• **Exercise**: Convert these lines into a numbered list, skipping any blank lines and leaving out the pictures.

Records of scene-based questions:
::::::::::
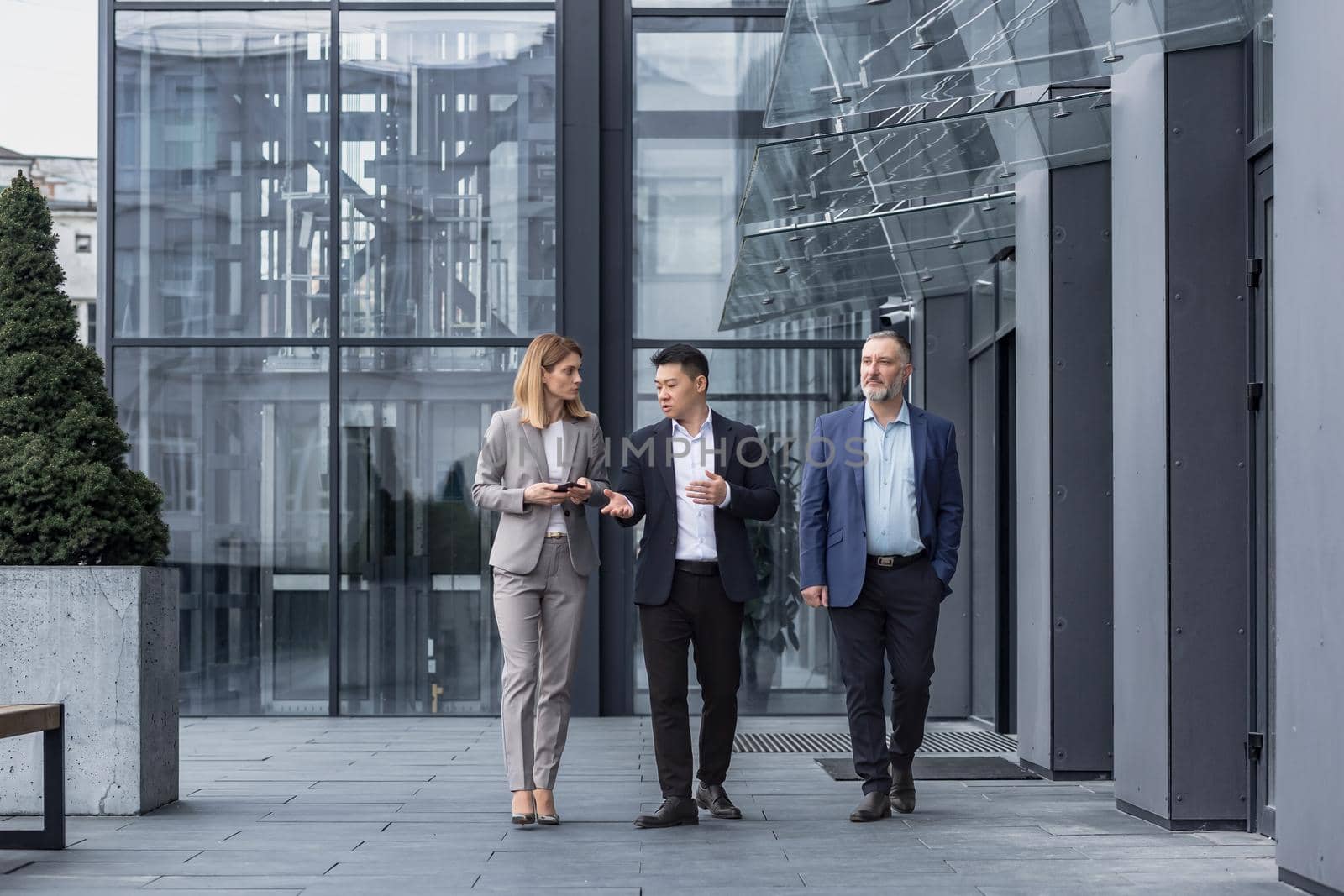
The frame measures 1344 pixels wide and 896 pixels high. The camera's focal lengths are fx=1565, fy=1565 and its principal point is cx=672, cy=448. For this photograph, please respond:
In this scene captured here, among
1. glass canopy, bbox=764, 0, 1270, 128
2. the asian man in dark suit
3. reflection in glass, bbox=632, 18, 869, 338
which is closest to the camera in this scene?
glass canopy, bbox=764, 0, 1270, 128

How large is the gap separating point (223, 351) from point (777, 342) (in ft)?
12.0

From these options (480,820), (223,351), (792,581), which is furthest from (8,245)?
(792,581)

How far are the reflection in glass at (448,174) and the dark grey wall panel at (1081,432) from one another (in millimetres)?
4208

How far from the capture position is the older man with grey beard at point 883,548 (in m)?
5.82

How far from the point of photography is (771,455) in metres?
10.5

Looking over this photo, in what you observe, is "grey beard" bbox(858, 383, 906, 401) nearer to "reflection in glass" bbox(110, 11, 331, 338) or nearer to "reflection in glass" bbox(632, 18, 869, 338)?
"reflection in glass" bbox(632, 18, 869, 338)

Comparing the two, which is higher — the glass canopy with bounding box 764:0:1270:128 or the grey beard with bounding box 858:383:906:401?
the glass canopy with bounding box 764:0:1270:128

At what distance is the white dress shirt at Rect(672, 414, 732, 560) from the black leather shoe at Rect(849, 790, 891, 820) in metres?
1.05

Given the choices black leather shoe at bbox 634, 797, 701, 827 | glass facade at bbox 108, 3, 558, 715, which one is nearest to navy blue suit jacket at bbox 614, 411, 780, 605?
black leather shoe at bbox 634, 797, 701, 827

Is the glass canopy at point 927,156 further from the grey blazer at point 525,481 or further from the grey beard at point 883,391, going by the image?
the grey blazer at point 525,481

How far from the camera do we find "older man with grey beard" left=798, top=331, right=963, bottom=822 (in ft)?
19.1

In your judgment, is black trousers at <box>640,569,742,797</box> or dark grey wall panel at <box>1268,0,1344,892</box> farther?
black trousers at <box>640,569,742,797</box>

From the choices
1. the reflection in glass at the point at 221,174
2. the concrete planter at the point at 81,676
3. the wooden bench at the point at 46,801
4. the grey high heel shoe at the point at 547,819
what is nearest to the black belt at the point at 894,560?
the grey high heel shoe at the point at 547,819

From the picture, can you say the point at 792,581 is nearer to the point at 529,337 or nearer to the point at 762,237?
the point at 529,337
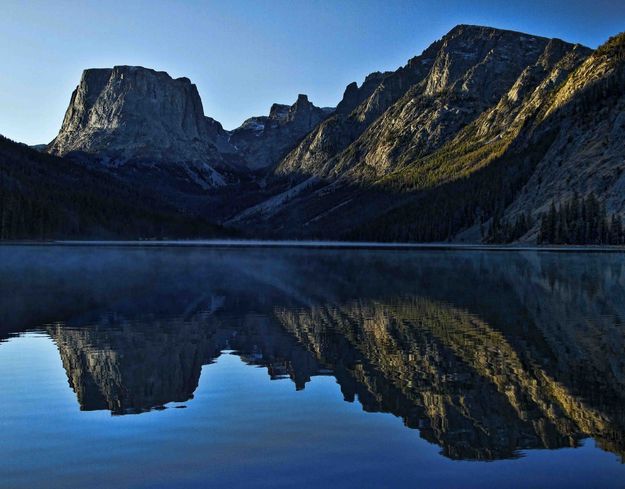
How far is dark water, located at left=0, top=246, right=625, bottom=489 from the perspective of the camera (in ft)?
50.6

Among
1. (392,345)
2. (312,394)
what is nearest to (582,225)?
(392,345)

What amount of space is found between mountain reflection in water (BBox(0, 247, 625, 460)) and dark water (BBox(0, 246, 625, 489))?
0.38ft

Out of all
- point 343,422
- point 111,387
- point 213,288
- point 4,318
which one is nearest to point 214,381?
point 111,387

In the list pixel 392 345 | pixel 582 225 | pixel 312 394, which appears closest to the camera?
pixel 312 394

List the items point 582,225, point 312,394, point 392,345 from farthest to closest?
point 582,225, point 392,345, point 312,394

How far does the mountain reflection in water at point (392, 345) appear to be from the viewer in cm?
2002

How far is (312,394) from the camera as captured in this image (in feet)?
75.2

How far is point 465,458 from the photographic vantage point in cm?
1631

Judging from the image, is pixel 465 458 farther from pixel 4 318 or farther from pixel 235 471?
pixel 4 318

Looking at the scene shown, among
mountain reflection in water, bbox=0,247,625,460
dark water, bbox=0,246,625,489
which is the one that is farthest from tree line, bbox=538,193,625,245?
dark water, bbox=0,246,625,489

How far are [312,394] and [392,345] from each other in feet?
30.6

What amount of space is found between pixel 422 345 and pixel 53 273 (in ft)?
197

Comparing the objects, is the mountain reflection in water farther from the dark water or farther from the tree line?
the tree line

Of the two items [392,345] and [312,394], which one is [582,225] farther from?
[312,394]
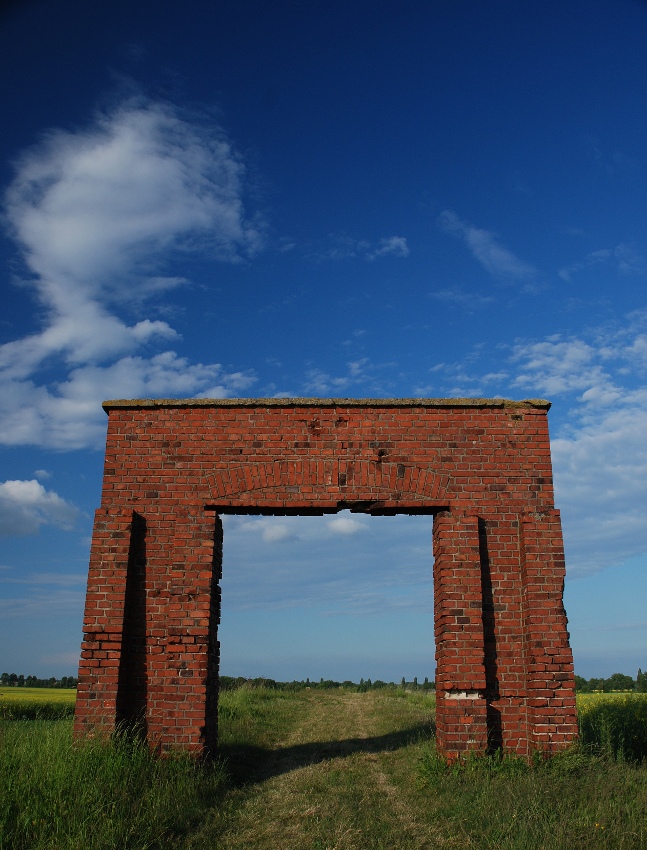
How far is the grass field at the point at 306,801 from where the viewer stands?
4.99 m

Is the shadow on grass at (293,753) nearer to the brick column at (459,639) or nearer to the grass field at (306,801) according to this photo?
the grass field at (306,801)

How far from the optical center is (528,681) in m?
7.38

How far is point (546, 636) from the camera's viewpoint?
7430 mm

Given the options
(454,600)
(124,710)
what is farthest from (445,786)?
(124,710)

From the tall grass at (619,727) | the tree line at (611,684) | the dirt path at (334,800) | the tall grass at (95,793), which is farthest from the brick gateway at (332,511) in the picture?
the tree line at (611,684)

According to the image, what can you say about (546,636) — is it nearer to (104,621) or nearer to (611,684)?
(104,621)

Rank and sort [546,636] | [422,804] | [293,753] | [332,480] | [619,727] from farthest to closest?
[619,727]
[293,753]
[332,480]
[546,636]
[422,804]

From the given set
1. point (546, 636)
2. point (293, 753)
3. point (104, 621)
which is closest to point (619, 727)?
point (546, 636)

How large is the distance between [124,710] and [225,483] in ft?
9.20

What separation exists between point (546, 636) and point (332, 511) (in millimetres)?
2841

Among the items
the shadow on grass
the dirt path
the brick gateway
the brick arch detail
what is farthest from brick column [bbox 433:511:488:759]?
the shadow on grass

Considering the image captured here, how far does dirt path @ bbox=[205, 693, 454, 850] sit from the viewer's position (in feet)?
17.6

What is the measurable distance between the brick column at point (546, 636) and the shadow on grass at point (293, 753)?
2924 millimetres

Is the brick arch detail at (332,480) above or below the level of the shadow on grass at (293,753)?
above
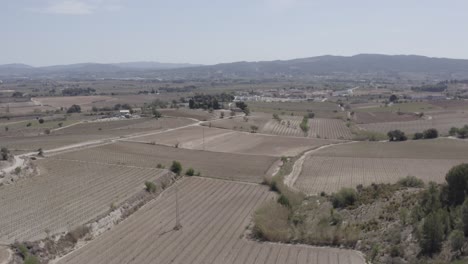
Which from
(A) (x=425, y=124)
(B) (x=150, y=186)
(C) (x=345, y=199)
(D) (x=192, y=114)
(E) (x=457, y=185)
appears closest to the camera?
(E) (x=457, y=185)

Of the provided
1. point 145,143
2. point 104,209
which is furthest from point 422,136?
point 104,209

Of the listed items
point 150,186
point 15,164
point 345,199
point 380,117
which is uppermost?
point 345,199

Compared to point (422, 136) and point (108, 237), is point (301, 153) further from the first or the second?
point (108, 237)

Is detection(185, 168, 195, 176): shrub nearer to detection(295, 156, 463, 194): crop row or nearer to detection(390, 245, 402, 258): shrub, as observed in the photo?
detection(295, 156, 463, 194): crop row

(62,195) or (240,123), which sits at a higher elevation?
(62,195)

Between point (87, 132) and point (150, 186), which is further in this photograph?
point (87, 132)

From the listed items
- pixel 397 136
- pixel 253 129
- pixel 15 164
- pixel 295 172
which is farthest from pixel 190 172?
pixel 397 136

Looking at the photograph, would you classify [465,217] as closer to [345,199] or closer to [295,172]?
[345,199]
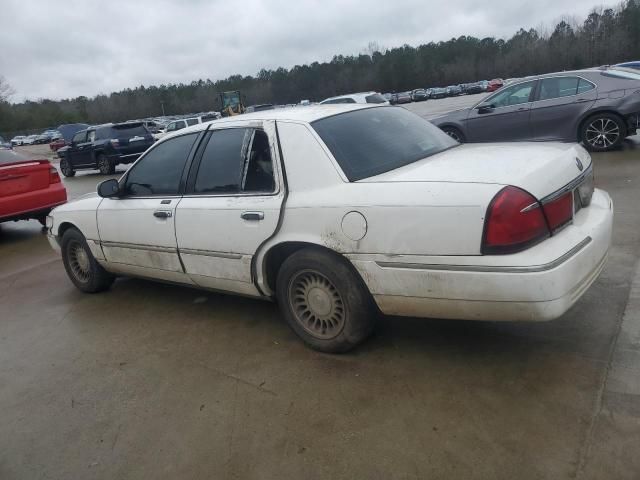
::::::::::
• **Response to the exercise**:
1. The frame measures 1344 pixels wide and 896 pixels high. The camera's focal lengths are fx=1565, fy=1565 and its principal point is cx=672, cy=448. For this photograph, please respond:
2. In this scene captured here, among
3. 1. glass canopy, bbox=764, 0, 1270, 128
4. 2. the asian man in dark suit
5. 3. reflection in glass, bbox=632, 18, 869, 338
6. which is closest to the camera in this scene?
7. glass canopy, bbox=764, 0, 1270, 128
8. How large is the gap separating point (223, 351) from point (777, 342) (in ft)?
9. 12.0
10. From these options (480,820), (223,351), (792,581), which is furthest from (8,245)?
11. (792,581)
12. How far are the reflection in glass at (448,174) and the dark grey wall panel at (1081,432) from one another (in millimetres)?
13. 4208
14. How far from the capture position is the older man with grey beard at point 883,548 (in m)?
15. 5.82
16. How far from the point of photography is (771,455) in metres?
17. 10.5
18. Looking over this photo, in what you observe, is "grey beard" bbox(858, 383, 906, 401) nearer to "reflection in glass" bbox(110, 11, 331, 338) or nearer to "reflection in glass" bbox(632, 18, 869, 338)?
19. "reflection in glass" bbox(632, 18, 869, 338)
20. Comparing the two, which is higher — the glass canopy with bounding box 764:0:1270:128 or the grey beard with bounding box 858:383:906:401?
21. the glass canopy with bounding box 764:0:1270:128
22. At what distance is the white dress shirt at Rect(672, 414, 732, 560) from the black leather shoe at Rect(849, 790, 891, 820) in metres?
23. 1.05
24. Given the choices black leather shoe at bbox 634, 797, 701, 827 | glass facade at bbox 108, 3, 558, 715, which one is nearest to navy blue suit jacket at bbox 614, 411, 780, 605?
25. black leather shoe at bbox 634, 797, 701, 827
26. Is the glass canopy at point 927,156 further from the grey blazer at point 525,481 or further from the grey beard at point 883,391, going by the image?
27. the grey blazer at point 525,481
28. How far from the camera do we find "older man with grey beard" left=798, top=331, right=963, bottom=822 (in ft)?
29. 19.1
30. In your judgment, is black trousers at <box>640,569,742,797</box> or dark grey wall panel at <box>1268,0,1344,892</box> farther?
31. black trousers at <box>640,569,742,797</box>
32. From the choices
33. 1. the reflection in glass at the point at 221,174
34. 2. the concrete planter at the point at 81,676
35. 3. the wooden bench at the point at 46,801
36. 4. the grey high heel shoe at the point at 547,819
37. what is nearest to the black belt at the point at 894,560?
38. the grey high heel shoe at the point at 547,819
39. From the picture, can you say the point at 792,581 is nearer to the point at 529,337 or nearer to the point at 762,237?
40. the point at 529,337
41. How far is dark water, located at left=0, top=246, right=625, bottom=489 from the perspective of the camera (in ft)?
42. 50.6
43. Among
44. 1. (392,345)
45. 2. (312,394)
46. what is nearest to (582,225)?
47. (392,345)
48. What amount of space is found between mountain reflection in water (BBox(0, 247, 625, 460)) and dark water (BBox(0, 246, 625, 489))?
49. 0.38ft
50. Out of all
51. - point 343,422
52. - point 111,387
53. - point 213,288
54. - point 4,318
55. which one is nearest to point 214,381?
56. point 111,387
57. In the list pixel 392 345 | pixel 582 225 | pixel 312 394, which appears closest to the camera?
58. pixel 312 394
59. List the items point 582,225, point 312,394, point 392,345 from farthest to closest?
60. point 582,225, point 392,345, point 312,394
61. How far does the mountain reflection in water at point (392, 345) appear to be from the viewer in cm?
62. 2002
63. How far is (312,394) from the camera as captured in this image (in feet)?
64. 75.2
65. How far is point 465,458 from the photographic vantage point in cm?
66. 1631
67. Judging from the image, is pixel 465 458 farther from pixel 4 318 or farther from pixel 235 471?
68. pixel 4 318
69. Looking at the scene shown, among
70. mountain reflection in water, bbox=0,247,625,460
71. dark water, bbox=0,246,625,489
72. which is the one that is farthest from tree line, bbox=538,193,625,245?
73. dark water, bbox=0,246,625,489
74. How far are [312,394] and [392,345] from each other in feet?
75. 30.6
76. What amount of space is found between pixel 422 345 and pixel 53 273 (in ft)?
77. 197
78. Comparing the objects, is the mountain reflection in water farther from the dark water or farther from the tree line?
79. the tree line
80. Of the two items [392,345] and [312,394], which one is [582,225] farther from?
81. [312,394]
82. How far is the grass field at the point at 306,801 from where the viewer stands?
83. 4.99 m
84. Is the shadow on grass at (293,753) nearer to the brick column at (459,639) or nearer to the grass field at (306,801) according to this photo?
85. the grass field at (306,801)
86. How far from the optical center is (528,681) in m?
87. 7.38
88. How far is point (546, 636) from the camera's viewpoint?
89. 7430 mm
90. Given the options
91. (454,600)
92. (124,710)
93. what is farthest from (445,786)?
94. (124,710)
95. From the tall grass at (619,727) | the tree line at (611,684) | the dirt path at (334,800) | the tall grass at (95,793), which is farthest from the brick gateway at (332,511) in the picture?
96. the tree line at (611,684)
97. According to the image, what can you say about (546,636) — is it nearer to (104,621) or nearer to (611,684)?
98. (104,621)
99. Rank and sort [546,636] | [422,804] | [293,753] | [332,480] | [619,727] from farthest to closest?
100. [619,727]
101. [293,753]
102. [332,480]
103. [546,636]
104. [422,804]
105. From the given set
106. 1. point (546, 636)
107. 2. point (293, 753)
108. 3. point (104, 621)
109. which is closest to point (619, 727)?
110. point (546, 636)
111. How large is the distance between [124,710] and [225,483] in ft?
112. 9.20
113. What separation exists between point (546, 636) and point (332, 511) (in millimetres)?
114. 2841
115. Among the items
116. the shadow on grass
117. the dirt path
118. the brick gateway
119. the brick arch detail
120. what is farthest from brick column [bbox 433:511:488:759]?
121. the shadow on grass
122. Considering the image captured here, how far does dirt path @ bbox=[205, 693, 454, 850] sit from the viewer's position (in feet)?
123. 17.6
124. What is the measurable distance between the brick column at point (546, 636) and the shadow on grass at point (293, 753)?
125. 2924 millimetres
126. Is the brick arch detail at (332,480) above or below the level of the shadow on grass at (293,753)?
127. above
128. Which from
129. (A) (x=425, y=124)
130. (B) (x=150, y=186)
131. (C) (x=345, y=199)
132. (D) (x=192, y=114)
133. (E) (x=457, y=185)
134. appears closest to the camera?
135. (E) (x=457, y=185)
136. Of the provided
137. 1. point 145,143
138. 2. point 104,209
139. which is furthest from point 422,136?
140. point 104,209
141. Of the listed items
142. point 150,186
143. point 15,164
144. point 345,199
145. point 380,117
146. which is uppermost?
147. point 345,199
148. Compared to point (422, 136) and point (108, 237), is point (301, 153) further from the first or the second?
149. point (108, 237)
150. Is detection(185, 168, 195, 176): shrub nearer to detection(295, 156, 463, 194): crop row or nearer to detection(390, 245, 402, 258): shrub, as observed in the photo?
151. detection(295, 156, 463, 194): crop row
152. (62,195) or (240,123), which sits at a higher elevation?
153. (62,195)
154. Between point (87, 132) and point (150, 186), which is further in this photograph?
155. point (87, 132)
156. From the listed items
157. - pixel 397 136
158. - pixel 253 129
159. - pixel 15 164
160. - pixel 295 172
161. which is farthest from pixel 190 172?
162. pixel 397 136
163. Looking at the photograph, would you classify [465,217] as closer to [345,199] or closer to [295,172]?
164. [345,199]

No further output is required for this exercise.